**GOAL OF THE EXERCISE:** Copy out the text of every item below word for word, leaving out the pictures.
— BEGIN —
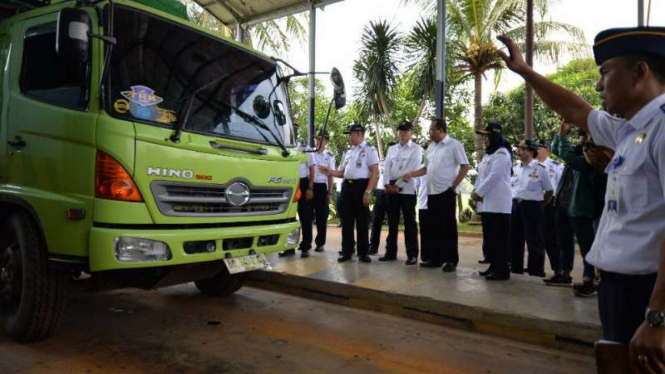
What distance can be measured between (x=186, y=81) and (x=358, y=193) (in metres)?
3.15

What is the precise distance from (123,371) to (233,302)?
1856 millimetres

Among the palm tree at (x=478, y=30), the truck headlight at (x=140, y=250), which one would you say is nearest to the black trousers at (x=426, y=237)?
the truck headlight at (x=140, y=250)

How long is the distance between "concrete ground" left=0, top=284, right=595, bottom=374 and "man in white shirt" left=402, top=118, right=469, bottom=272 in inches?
62.0

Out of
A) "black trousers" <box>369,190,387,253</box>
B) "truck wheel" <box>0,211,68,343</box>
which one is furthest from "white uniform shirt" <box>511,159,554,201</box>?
"truck wheel" <box>0,211,68,343</box>

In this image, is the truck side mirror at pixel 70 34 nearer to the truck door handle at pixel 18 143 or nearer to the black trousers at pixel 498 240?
— END —
**EXPECTED ANSWER:**
What distance can be measured between (x=186, y=81) and (x=358, y=193) (in metres)?
3.15

What is the precise distance from (123,371) to (233,302)?
1856 millimetres

Among the palm tree at (x=478, y=30), the truck headlight at (x=140, y=250), which one would you say is nearest to the black trousers at (x=426, y=237)?
the truck headlight at (x=140, y=250)

How long is the distance between "concrete ground" left=0, top=284, right=595, bottom=374 and "man in white shirt" left=402, top=118, right=469, bottom=272 in inches?
62.0

Out of
A) "black trousers" <box>369,190,387,253</box>
B) "truck wheel" <box>0,211,68,343</box>
which one is furthest from "white uniform shirt" <box>511,159,554,201</box>?
"truck wheel" <box>0,211,68,343</box>

In this image, is the truck side mirror at pixel 70 34 nearer to the truck door handle at pixel 18 143 or nearer to the black trousers at pixel 498 240?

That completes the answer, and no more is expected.